RECORDED INFORMATION —
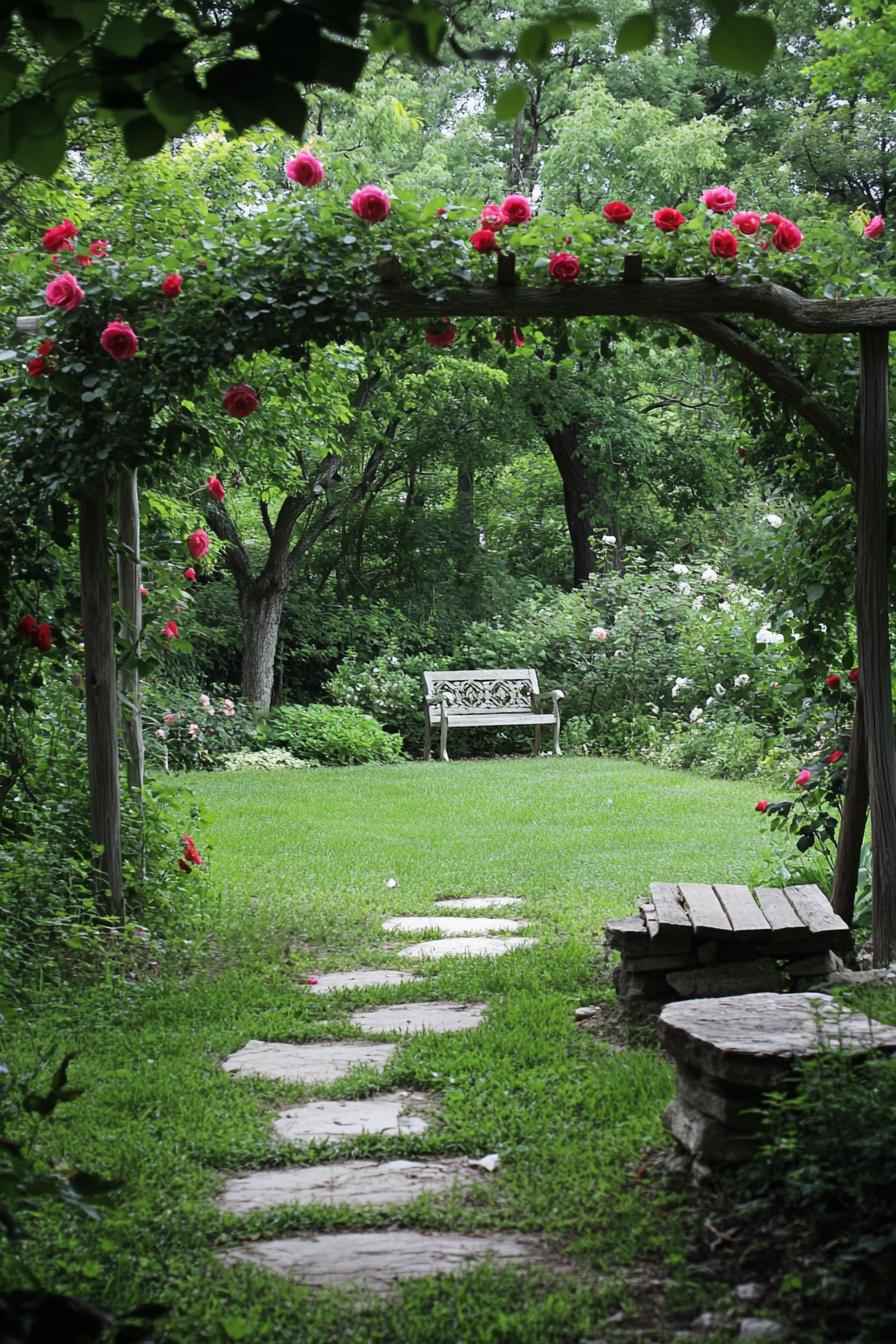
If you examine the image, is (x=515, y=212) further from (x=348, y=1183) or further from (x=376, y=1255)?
(x=376, y=1255)

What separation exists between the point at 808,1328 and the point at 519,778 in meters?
9.39

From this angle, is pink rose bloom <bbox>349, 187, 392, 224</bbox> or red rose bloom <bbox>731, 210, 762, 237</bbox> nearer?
pink rose bloom <bbox>349, 187, 392, 224</bbox>

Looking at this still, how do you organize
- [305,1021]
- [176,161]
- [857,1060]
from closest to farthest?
[857,1060]
[305,1021]
[176,161]

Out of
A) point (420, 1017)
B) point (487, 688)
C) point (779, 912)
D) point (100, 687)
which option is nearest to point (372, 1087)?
point (420, 1017)

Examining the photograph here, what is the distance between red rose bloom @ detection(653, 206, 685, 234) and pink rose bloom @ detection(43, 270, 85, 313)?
6.89ft

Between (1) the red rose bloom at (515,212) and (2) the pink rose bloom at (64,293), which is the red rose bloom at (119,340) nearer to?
(2) the pink rose bloom at (64,293)

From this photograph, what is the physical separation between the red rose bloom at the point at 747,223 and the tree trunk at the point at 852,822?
1.80 m

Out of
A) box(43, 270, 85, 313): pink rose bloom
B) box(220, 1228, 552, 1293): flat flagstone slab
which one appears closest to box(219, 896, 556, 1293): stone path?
box(220, 1228, 552, 1293): flat flagstone slab

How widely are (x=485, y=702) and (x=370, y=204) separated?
10.1 meters

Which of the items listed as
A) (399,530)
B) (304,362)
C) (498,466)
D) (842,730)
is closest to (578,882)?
(842,730)

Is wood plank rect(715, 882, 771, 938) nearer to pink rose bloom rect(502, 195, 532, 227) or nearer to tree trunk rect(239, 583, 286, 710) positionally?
pink rose bloom rect(502, 195, 532, 227)

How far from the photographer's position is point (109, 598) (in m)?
5.35

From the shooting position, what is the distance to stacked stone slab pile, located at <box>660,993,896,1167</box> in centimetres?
279

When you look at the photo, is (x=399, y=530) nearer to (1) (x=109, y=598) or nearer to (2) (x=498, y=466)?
(2) (x=498, y=466)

STATED GOAL —
Render every line of the listing above as a numbered list, omitting blank lines and leaving out the picture.

SOLUTION TO THIS EXERCISE —
1. If you examine the image, is (x=515, y=212) further from (x=348, y=1183) or further from (x=376, y=1255)?
2. (x=376, y=1255)
3. What separation exists between the point at 808,1328 and the point at 519,778 in meters?
4. 9.39
5. From this angle, is pink rose bloom <bbox>349, 187, 392, 224</bbox> or red rose bloom <bbox>731, 210, 762, 237</bbox> nearer?
6. pink rose bloom <bbox>349, 187, 392, 224</bbox>
7. Looking at this still, how do you organize
8. - [305,1021]
9. - [176,161]
10. - [857,1060]
11. from closest to farthest?
12. [857,1060]
13. [305,1021]
14. [176,161]
15. Out of
16. A) point (420, 1017)
17. B) point (487, 688)
18. C) point (779, 912)
19. D) point (100, 687)
20. which option is nearest to point (372, 1087)?
21. point (420, 1017)
22. Examining the photograph here, what is the distance between red rose bloom @ detection(653, 206, 685, 234) and pink rose bloom @ detection(43, 270, 85, 313)?
23. 6.89ft
24. Between (1) the red rose bloom at (515,212) and (2) the pink rose bloom at (64,293), which is the red rose bloom at (119,340) nearer to?
25. (2) the pink rose bloom at (64,293)
26. From this photograph, what is the physical separation between the red rose bloom at the point at 747,223 and the tree trunk at the point at 852,822?
27. 1.80 m
28. Out of
29. A) box(43, 270, 85, 313): pink rose bloom
30. B) box(220, 1228, 552, 1293): flat flagstone slab
31. which one appears closest to box(219, 896, 556, 1293): stone path?
32. box(220, 1228, 552, 1293): flat flagstone slab
33. How widely are (x=485, y=702) and (x=370, y=204) separated?
34. 10.1 meters
35. Which of the items listed as
36. A) (399,530)
37. B) (304,362)
38. C) (498,466)
39. D) (842,730)
40. is closest to (578,882)?
41. (842,730)
42. Is wood plank rect(715, 882, 771, 938) nearer to pink rose bloom rect(502, 195, 532, 227) or nearer to tree trunk rect(239, 583, 286, 710) positionally?
43. pink rose bloom rect(502, 195, 532, 227)
44. How far from the photographer's position is point (109, 598) (in m)?
45. 5.35
46. From the shooting position, what is the distance to stacked stone slab pile, located at <box>660,993,896,1167</box> in centimetres?
47. 279
48. When you look at the photo, is (x=399, y=530) nearer to (1) (x=109, y=598) or nearer to (2) (x=498, y=466)?
49. (2) (x=498, y=466)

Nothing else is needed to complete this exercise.